我愈发好奇,这么现代的手电筒,怎会是一件阴物呢?
我把手电下凹槽里的折纸取出,读完后,有些哭笑不得。
这手电筒之前的主人,真是够倒霉的。
手电筒在被表哥收购前,归属于安德附近某个县市的殡仪馆。
当时有个男青年,毕业后考上了事业编,因为报考单位招聘满了,被分配到了隶属民政局的殡仪馆。
男青年原本是不满的,后来听说在殡仪馆工作,明里暗里月收入一万块往上走,相比于其他单位入职两千五的基本工资,要好不少,也就答应了。
男青年胆子并不小,工作了几日,见惯了尸体,也就不怎么怕了。
有一天,该县某村死了个孩子,医生已经下了死亡证明,男青年和同事帮着家人给孩子穿好寿衣,把人拉回了殡仪馆。
正值殡仪馆的冷柜满了,孩子就先放在冷柜旁边的床上,等明天冷柜里的一具尸体火化了,再放进去。
当天晚上,轮到男青年值班,他开着灯在办公室睡觉。
到了半夜,白天抬来的小孩子,从病床上爬了起来。
原来孩子并没有死,只是因为发病,陷入假死状态,心跳和呼吸都特别慢,才让人误会已经死了。

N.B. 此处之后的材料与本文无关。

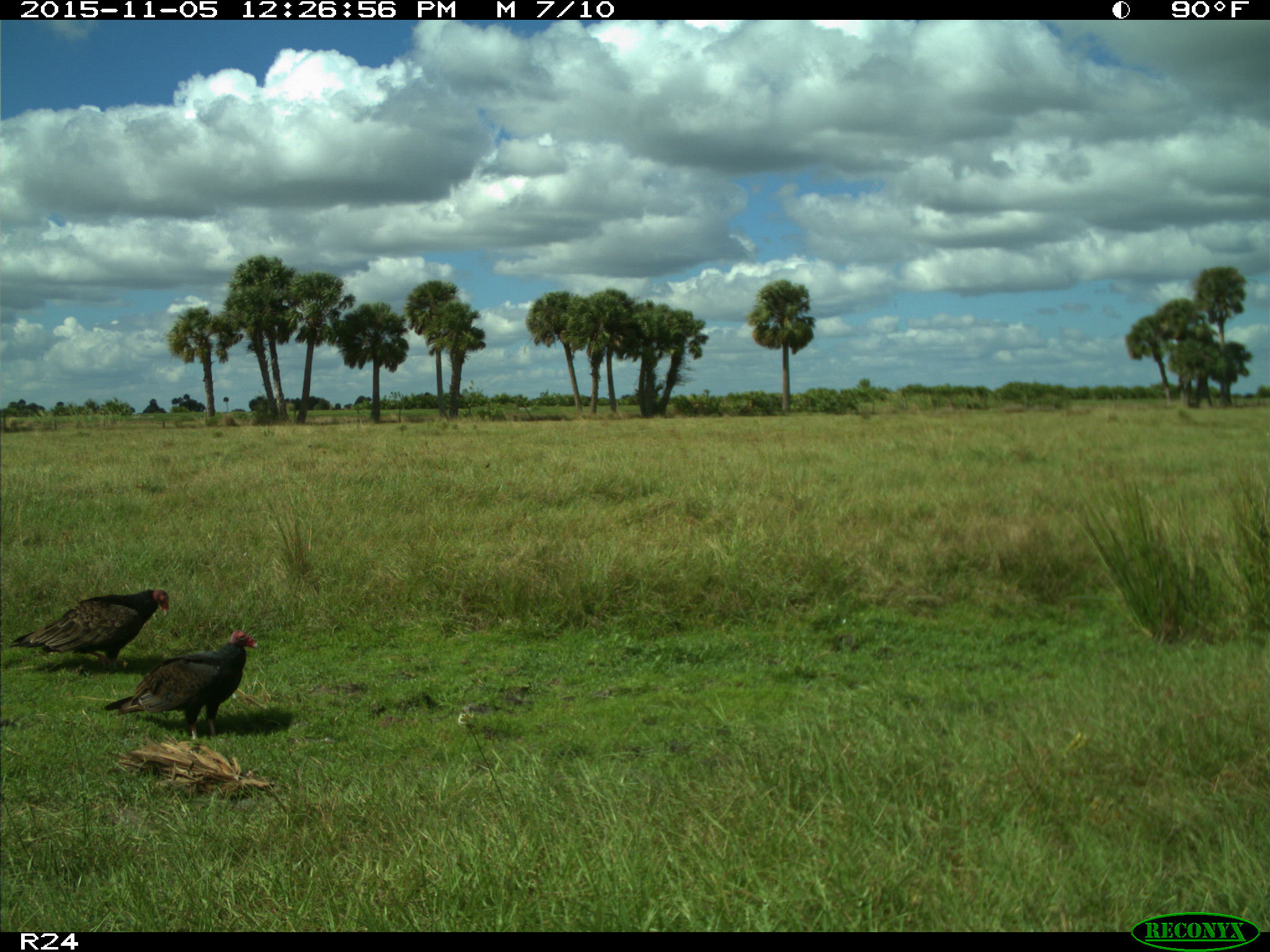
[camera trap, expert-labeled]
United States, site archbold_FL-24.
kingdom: Animalia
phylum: Chordata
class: Aves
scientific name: Aves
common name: birds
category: unidentified bird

半夜孩子病情缓和,在停尸房被冻醒,下床后害怕,哭着四处乱跑。
孩子见到殡仪馆有房间亮着,跑了过去。
男青年被若隐若现的哭声和脚步声吓醒了,他取来手电筒,壮着胆子想要出去看看,谁知一开门,看到今早自己拉来的孩子,穿着寿衣,站在门口双眼通红的望着自己。
男青年当场被吓的心肌梗塞,一口气没上来,死了。
事后,给孩子下死亡证明的医生受到了重罚,殡仪馆赔了男青年家人不少钱。
火化的时候,按照当地的规矩,男青年死前身上穿戴的东西,都要烧去。
谁知骨头都烧碎了,唯独这把手电筒没有事情。
殡仪馆的人吓坏了,以为男青年阴魂不散,急忙找到表哥,寻求解决之法。
表哥看过手电后,知道是男青年怨气重,一魄留在手电筒中,让手电筒成了阴物。
表哥说自己能够解决,不仅一分钱没花留下手电筒,还收了殡仪馆几万块的感谢费。
折纸上写的清楚,因为男青年生前对鬼怨恨极大,这手电筒照出的光,有驱鬼的功效。
至于副作用……携带人容易受到惊吓。
和其他阴物的副作用一比,这点副作用,基本可以忽略不计。
我把手电筒带在身上,找到一家电子店,配了充电器。
还别说,插上充电器后,再按下开关,手电筒立马就射出刺眼的强光。
有了阴物防身,我的底气足多了。
第二天一早,我按照易国富给我留的电话打了过去,让他们来接我。
半个钟头后,女秘书小邵,开着一辆白色奥迪停在了我家门前。